Dicho todo esto, ¿cómo es que la oposición no se está dando un festín con un Gobierno tan mediocre? ¿Cómo es que la moción de vacancia naufragó la semana pasada? El discurso necio en las redes sociales, como suele ocurrir, busca culpables por todos lados. A propósito de la no-revelación de “Cuarto poder” el domingo antepasado, por ejemplo, algunos llegaron a sugerir que el noticiero negoció con Castillo para salvarle la vida. Al mismo tiempo, con más sentido, se aludió a la responsabilidad y “traición” de las otras bancadas por haber elegido reunirse con el presidente y, desde ahí, decidido darle la espalda a la iniciativa de la congresista Patricia Chirinos.
Pero que la oposición y quienes la respaldan a ciegas se amparen en coartadas como las descritas los hace perder de vista sus propios vicios o, siendo honestos, su propia mediocridad. Según una encuesta de Datum publicada en “Perú 21″ el día en que se votó la referida moción, el 52% de la ciudadanía no estaba de acuerdo con la medida. Ello, claro, no debería ser siempre un factor determinante para tomar decisiones importantes en el Parlamento, pero es predecible que más de una bancada se deje llevar por las tendencias de la opinión pública al votar. En ese sentido, la oposición falló en su tarea más básica en la previa a la discusión de la vacancia: hacer política (en lugar de hacer berrinche).

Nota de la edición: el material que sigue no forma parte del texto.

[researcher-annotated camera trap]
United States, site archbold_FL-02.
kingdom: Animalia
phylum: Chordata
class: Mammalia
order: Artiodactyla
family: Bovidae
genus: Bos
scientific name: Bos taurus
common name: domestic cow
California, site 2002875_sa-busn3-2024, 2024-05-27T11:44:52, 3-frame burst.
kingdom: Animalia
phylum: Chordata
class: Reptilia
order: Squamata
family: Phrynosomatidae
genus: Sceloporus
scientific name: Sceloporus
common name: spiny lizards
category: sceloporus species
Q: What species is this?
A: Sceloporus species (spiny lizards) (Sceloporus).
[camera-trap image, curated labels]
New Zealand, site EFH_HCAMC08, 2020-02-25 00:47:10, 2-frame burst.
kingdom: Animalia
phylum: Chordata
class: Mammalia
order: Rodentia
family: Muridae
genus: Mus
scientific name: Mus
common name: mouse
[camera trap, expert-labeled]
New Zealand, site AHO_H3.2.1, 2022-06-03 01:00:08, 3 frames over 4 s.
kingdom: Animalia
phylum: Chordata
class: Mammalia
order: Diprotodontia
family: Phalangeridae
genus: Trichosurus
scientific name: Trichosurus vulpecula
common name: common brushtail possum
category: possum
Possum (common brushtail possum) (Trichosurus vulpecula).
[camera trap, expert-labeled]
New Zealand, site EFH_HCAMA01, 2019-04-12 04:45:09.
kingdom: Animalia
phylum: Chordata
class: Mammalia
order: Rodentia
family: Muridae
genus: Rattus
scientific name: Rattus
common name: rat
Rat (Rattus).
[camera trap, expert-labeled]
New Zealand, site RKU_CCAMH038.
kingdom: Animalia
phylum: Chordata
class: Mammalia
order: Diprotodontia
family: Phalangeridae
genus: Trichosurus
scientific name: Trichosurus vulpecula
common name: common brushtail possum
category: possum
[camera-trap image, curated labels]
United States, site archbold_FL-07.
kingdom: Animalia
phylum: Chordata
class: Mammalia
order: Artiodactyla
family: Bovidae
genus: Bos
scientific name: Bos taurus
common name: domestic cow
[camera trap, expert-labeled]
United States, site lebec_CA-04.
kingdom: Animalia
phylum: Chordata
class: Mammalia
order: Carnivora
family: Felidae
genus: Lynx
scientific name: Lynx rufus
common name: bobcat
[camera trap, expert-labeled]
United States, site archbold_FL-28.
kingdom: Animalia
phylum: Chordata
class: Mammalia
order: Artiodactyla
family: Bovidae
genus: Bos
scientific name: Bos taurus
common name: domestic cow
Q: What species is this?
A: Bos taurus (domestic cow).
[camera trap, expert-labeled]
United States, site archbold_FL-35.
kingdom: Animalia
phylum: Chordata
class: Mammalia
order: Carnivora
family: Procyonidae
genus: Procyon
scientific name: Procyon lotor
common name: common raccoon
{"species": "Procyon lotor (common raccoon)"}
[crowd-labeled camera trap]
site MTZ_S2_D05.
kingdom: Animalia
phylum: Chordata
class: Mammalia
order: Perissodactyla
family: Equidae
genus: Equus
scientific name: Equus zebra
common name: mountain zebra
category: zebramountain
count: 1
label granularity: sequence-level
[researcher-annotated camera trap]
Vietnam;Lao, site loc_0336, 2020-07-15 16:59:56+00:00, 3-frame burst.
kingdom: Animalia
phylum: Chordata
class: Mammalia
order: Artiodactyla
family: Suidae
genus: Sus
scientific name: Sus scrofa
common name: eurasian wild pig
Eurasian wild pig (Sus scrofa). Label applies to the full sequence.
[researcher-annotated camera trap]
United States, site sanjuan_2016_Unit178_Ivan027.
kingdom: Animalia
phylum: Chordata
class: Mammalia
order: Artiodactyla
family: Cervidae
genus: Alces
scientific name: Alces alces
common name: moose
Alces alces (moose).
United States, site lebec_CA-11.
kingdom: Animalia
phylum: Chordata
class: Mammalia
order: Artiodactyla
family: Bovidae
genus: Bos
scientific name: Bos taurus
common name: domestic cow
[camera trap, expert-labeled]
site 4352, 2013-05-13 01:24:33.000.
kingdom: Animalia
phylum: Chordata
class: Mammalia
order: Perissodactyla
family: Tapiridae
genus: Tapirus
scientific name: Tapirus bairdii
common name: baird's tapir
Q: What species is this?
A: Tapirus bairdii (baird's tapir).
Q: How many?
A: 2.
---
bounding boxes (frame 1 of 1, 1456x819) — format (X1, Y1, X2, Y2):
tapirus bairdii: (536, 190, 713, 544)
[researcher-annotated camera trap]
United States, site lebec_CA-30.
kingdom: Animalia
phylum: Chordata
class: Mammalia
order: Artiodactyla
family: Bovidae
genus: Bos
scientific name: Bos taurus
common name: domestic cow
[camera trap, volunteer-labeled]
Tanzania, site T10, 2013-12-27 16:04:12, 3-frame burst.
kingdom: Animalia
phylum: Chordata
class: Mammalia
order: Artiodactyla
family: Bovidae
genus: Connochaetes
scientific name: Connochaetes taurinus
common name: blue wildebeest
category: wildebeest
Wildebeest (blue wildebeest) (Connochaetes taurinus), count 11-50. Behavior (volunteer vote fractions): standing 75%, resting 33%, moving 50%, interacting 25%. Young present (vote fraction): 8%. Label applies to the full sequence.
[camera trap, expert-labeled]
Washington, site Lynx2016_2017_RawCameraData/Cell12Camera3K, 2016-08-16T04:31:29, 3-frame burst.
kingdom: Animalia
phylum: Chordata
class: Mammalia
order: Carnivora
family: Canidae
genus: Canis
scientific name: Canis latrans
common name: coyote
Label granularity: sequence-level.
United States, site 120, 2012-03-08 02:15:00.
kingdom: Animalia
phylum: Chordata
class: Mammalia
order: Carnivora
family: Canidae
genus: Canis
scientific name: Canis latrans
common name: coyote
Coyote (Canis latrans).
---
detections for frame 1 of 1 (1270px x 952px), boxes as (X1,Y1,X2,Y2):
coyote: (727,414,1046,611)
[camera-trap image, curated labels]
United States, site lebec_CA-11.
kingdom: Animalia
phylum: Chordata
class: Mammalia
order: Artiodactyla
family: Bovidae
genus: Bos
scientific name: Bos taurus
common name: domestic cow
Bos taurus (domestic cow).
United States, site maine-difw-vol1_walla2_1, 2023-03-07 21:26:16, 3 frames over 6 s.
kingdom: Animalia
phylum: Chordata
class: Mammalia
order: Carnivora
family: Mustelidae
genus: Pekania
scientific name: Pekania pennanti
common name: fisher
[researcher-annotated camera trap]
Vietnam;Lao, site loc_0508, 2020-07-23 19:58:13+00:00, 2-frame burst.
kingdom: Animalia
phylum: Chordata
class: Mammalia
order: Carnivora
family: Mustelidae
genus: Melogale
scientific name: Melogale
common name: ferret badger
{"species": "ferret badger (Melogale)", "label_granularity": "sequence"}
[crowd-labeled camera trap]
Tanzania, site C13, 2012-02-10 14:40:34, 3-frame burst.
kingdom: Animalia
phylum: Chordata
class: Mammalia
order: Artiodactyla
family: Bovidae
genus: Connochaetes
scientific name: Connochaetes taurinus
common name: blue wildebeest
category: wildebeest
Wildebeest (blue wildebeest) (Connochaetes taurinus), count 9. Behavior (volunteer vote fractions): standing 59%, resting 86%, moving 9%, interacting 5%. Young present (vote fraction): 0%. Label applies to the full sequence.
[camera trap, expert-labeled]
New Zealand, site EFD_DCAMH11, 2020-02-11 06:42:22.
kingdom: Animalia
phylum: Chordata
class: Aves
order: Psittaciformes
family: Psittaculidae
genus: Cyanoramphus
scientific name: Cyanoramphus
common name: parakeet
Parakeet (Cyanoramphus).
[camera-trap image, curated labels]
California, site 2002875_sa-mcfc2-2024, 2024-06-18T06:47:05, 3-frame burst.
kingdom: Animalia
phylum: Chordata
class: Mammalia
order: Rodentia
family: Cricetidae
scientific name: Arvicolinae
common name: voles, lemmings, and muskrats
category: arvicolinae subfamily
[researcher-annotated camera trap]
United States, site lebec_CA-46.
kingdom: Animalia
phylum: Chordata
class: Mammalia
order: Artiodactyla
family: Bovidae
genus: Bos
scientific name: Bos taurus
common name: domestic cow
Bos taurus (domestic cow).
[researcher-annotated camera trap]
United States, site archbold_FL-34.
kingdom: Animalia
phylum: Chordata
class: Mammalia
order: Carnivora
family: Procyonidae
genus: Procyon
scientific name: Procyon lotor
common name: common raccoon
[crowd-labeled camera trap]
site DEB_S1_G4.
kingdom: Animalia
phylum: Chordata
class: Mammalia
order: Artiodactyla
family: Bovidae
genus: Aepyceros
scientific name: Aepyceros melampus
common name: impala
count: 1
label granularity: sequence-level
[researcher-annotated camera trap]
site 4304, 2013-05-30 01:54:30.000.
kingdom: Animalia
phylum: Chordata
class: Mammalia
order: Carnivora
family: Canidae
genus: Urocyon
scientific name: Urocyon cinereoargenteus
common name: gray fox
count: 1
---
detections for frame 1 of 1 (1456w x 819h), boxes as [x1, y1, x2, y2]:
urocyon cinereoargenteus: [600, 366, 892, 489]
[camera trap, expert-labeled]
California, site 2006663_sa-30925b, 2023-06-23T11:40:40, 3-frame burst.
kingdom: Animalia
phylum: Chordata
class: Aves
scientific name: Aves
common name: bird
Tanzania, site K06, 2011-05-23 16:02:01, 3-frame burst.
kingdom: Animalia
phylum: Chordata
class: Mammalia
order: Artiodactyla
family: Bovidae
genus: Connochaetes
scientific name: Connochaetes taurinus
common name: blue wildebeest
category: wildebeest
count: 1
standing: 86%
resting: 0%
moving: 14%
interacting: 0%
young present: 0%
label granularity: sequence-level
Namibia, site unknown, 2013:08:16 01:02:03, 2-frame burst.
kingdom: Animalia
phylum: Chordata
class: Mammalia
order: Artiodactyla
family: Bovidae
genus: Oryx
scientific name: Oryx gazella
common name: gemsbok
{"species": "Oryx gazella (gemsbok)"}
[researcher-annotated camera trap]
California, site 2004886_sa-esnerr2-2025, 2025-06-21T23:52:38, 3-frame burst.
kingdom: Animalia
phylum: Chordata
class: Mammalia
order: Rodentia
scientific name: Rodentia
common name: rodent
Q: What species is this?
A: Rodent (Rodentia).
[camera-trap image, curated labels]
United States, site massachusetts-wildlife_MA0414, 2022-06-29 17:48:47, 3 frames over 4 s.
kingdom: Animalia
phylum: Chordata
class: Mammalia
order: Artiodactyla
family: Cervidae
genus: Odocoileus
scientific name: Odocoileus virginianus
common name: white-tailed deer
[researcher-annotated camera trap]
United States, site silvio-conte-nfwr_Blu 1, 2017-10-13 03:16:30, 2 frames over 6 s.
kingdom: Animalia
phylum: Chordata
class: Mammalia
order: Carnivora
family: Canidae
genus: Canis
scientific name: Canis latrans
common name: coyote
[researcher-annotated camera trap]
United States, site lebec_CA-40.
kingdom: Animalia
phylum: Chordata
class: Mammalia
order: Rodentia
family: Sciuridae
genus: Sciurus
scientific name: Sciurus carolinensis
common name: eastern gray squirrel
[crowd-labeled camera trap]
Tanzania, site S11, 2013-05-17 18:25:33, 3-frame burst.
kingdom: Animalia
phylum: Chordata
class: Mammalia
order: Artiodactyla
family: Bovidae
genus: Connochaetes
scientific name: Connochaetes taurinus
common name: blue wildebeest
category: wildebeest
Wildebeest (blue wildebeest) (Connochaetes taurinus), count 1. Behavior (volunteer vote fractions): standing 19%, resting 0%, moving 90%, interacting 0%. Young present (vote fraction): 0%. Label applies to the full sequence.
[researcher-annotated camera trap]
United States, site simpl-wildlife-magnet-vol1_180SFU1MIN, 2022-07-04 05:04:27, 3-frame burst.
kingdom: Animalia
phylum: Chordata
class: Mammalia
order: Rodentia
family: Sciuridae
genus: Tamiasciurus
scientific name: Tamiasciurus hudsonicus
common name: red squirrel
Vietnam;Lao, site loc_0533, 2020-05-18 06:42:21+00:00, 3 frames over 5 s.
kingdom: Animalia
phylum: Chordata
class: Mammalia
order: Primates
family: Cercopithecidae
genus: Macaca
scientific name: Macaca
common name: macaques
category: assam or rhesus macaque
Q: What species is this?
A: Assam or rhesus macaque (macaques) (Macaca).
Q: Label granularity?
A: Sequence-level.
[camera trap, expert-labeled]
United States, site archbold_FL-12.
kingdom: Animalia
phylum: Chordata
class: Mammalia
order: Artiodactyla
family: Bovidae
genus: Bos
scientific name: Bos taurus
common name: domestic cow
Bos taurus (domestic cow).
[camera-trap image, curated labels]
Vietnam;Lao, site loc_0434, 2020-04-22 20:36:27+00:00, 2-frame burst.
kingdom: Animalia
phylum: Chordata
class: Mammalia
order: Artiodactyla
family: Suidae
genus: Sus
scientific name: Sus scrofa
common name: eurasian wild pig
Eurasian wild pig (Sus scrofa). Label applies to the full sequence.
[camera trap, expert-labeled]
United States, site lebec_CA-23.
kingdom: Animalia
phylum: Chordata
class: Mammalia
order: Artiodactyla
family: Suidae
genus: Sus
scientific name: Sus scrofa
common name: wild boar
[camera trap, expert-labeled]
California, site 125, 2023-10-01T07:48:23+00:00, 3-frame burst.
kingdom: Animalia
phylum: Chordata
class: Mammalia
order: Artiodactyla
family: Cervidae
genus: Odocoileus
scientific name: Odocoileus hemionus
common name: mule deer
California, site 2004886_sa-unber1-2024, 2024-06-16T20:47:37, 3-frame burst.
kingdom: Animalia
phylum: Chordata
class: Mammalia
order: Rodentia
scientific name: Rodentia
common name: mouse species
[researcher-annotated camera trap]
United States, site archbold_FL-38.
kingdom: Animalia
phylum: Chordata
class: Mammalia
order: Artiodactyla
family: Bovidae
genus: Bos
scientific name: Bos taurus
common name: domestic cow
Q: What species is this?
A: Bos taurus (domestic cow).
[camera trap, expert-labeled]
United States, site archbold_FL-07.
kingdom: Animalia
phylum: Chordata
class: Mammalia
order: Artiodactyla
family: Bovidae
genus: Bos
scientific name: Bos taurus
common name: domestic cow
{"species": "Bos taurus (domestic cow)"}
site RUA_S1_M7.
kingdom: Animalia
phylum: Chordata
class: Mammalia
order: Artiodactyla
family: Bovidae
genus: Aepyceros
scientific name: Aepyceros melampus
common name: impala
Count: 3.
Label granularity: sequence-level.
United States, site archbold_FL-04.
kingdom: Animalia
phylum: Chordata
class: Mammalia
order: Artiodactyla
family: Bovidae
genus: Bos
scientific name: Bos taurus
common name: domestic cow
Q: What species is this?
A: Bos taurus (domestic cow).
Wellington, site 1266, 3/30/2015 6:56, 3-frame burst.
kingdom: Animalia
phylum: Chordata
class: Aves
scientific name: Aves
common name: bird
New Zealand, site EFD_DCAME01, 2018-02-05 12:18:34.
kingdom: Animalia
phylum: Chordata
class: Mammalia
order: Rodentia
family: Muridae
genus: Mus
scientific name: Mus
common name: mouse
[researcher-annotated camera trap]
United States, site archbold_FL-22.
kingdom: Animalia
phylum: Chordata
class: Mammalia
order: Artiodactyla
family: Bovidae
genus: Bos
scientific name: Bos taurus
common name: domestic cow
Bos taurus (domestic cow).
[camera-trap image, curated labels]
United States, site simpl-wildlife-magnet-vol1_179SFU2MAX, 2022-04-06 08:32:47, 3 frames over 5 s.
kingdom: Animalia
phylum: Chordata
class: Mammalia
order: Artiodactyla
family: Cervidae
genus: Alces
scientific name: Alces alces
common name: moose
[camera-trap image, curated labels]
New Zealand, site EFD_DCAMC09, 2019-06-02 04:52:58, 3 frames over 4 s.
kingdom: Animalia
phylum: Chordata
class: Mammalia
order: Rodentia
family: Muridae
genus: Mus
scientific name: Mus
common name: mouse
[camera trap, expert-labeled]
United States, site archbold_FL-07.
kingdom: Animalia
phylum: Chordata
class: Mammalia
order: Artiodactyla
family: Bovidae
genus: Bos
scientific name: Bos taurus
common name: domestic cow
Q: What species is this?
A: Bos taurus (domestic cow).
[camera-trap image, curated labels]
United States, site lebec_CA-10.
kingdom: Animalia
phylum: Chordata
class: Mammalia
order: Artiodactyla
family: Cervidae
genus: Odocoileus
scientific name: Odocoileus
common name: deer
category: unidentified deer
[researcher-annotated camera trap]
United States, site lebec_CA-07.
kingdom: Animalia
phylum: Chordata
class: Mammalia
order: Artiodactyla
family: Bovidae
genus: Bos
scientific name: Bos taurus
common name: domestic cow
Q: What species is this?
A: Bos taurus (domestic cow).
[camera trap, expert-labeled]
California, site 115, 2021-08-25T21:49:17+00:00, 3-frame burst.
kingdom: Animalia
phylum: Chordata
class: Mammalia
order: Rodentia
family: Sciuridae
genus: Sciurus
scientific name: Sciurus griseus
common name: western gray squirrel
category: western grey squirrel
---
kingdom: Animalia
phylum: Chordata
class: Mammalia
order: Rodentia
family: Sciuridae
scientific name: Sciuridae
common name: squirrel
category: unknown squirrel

Y esto implica muchas cosas, pero sobre todo demostrar que la posición que uno defiende es preferible a la del otro. Y para eso hubiese sido clave, primero, tener una moción bastante más sólida. Lo descubierto en el escondite de Breña, sede extraoficial del Ejecutivo cuya ilegalidad ya había sido señalada por la contraloría (y con el agravante de que todavía no se hace pública la lista de visitas), sumado al hecho de que Castillo se reunió más de una vez y en condiciones cuestionables con la representante de una empresa que contrata con el Estado, da para un caso más robusto. Una moción con esos detalles hubiese sido mejor. Ahí habría tocado que los promotores aprovechasen cada oportunidad para defenderla con inteligencia y estrategia. No a la mala y de forma atropellada.
En segundo lugar, la política es un juego de simpatías, de ganarse, si no el corazón de los ciudadanos, por lo menos el beneficio de sus dudas. La oposición cae mal. Insiste en hablarle a su base de votantes, a los que ya han convencido y siempre corearán sus invectivas, en lugar de adaptar el discurso para convencer a todos los demás. No sirve de nada la actitud absolutista de “nos apoyas en esto o eres el enemigo” cuando necesitas respaldo para una causa. No ayudan, tampoco, un Rafael López Aliaga que maneja en el carril del Metropolitano o un Hernando de Soto desvariando sobre pedir una intervención de EE.UU. en el Perú.
En fin, oponerse a Castillo debería ser una lucha por la autoridad moral, por mostrarse menos pantanoso que un Gobierno al que ya le crecen juncos y más respetuoso de las reglas de juego y los modales democráticos que un Ejecutivo que los pisotea por deporte. El problema es que, aunque esta administración ya perdió esta batalla, los adversarios no saben, o simplemente no pueden, cobrarse la victoria.